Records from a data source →
Start

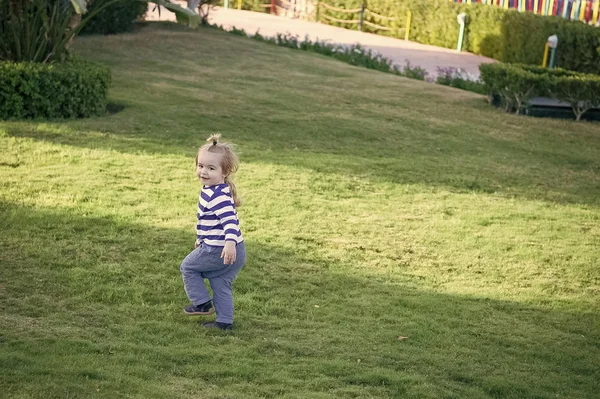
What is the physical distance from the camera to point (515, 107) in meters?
15.0

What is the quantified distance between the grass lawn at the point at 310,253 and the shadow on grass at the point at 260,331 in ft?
0.06

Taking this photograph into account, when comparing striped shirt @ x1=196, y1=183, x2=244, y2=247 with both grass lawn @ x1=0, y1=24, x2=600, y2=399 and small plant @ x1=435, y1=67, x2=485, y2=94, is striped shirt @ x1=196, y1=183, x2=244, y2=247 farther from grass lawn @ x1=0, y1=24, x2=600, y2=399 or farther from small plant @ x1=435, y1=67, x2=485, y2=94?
small plant @ x1=435, y1=67, x2=485, y2=94

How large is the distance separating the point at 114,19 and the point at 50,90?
9.16 metres

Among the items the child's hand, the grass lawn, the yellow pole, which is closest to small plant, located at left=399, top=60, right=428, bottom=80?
the grass lawn

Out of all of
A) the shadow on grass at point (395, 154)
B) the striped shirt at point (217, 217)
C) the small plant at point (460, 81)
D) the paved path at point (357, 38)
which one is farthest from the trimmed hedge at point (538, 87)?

End

TASK DETAILS →
In everything from the line containing "Out of all of" down to the end of the items, change "striped shirt" to "plaid shirt" and keep all else the same.

OUTPUT →
Out of all of
A) the shadow on grass at point (395, 154)
B) the plaid shirt at point (217, 217)
C) the small plant at point (460, 81)
D) the paved path at point (357, 38)
which one is farthest from the trimmed hedge at point (538, 87)?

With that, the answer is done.